Dick Vitale, sitting next to Valvano, helped him take the steps up to the stage to receive his award and then back down again. In those moments, people could see the fatigued and unstable figure fighting through pain.
In the intervening 10 minutes though, that figure transformed, in the same protean manner Valvano expected his wigs to transform him, into the vibrant, enduring person we associate him with today.
1
In my previous life, I was a high school English teacher. The final unit of my teaching career ended with Jimmy V’s 1993 ESPY speech.
My students were seniors, and I felt that this speech would be a good thing to carry with them as they set off in life.
I only taught the speech once to one senior class, and that senior class had one valedictorian. In his valedictorian speech, that student closed with one piece (three parts, really) of advice.
That advice came straight from Jimmy V:
“To me, there are three things we all should do every day. If we do this every day of our life, you’re going to … What a wonderful … Number one is laugh. You should laugh every day.

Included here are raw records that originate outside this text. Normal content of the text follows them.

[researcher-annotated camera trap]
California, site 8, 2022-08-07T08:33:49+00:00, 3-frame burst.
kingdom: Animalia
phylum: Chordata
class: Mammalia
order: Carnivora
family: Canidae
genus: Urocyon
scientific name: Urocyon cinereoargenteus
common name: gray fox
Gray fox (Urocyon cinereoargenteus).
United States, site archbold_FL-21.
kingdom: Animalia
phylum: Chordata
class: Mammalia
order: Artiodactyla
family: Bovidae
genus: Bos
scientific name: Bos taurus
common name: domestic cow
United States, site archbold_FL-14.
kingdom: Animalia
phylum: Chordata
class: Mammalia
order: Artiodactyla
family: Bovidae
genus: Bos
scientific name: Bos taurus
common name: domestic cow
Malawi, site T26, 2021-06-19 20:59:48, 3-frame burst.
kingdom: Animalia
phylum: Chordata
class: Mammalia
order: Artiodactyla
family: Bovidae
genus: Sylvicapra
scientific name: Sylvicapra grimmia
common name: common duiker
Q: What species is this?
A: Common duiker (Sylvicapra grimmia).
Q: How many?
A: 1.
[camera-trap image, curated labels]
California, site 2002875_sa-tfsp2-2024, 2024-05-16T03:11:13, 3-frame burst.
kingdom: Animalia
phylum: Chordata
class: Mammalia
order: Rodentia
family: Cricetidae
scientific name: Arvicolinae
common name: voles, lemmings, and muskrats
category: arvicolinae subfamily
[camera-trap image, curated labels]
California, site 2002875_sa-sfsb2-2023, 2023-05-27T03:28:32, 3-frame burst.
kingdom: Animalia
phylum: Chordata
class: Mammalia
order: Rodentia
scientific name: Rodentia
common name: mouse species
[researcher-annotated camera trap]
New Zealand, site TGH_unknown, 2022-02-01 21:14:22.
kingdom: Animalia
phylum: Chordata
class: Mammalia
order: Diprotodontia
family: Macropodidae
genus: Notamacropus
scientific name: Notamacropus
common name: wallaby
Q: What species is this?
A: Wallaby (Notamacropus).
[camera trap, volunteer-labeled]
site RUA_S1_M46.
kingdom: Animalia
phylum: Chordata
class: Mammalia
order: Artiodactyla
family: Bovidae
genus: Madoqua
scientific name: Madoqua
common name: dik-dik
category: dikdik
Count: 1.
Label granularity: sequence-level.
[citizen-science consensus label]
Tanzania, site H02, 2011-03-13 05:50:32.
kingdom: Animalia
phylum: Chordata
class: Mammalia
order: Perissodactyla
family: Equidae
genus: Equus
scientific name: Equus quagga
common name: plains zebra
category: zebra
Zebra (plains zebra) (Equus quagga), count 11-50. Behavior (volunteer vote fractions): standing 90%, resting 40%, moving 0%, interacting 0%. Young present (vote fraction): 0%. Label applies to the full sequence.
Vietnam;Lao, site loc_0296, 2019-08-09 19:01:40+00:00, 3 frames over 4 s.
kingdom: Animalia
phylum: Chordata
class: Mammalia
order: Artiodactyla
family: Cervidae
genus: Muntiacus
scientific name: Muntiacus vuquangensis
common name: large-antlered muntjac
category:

Number two is think. You should spend some time in thought. And number three is you should have your emotions moved to tears. Could be happiness or joy, but think about it. If you laugh, you think and you cry, that’s a full day. That’s a heck of a day. You do that seven days a week, you’re going to have something special.”
On ESPN and ESPN+
ESPN airs “The Speech” tonight, July 12, at 7 p.m.
ESPN+ will also carry the documentary after its debut.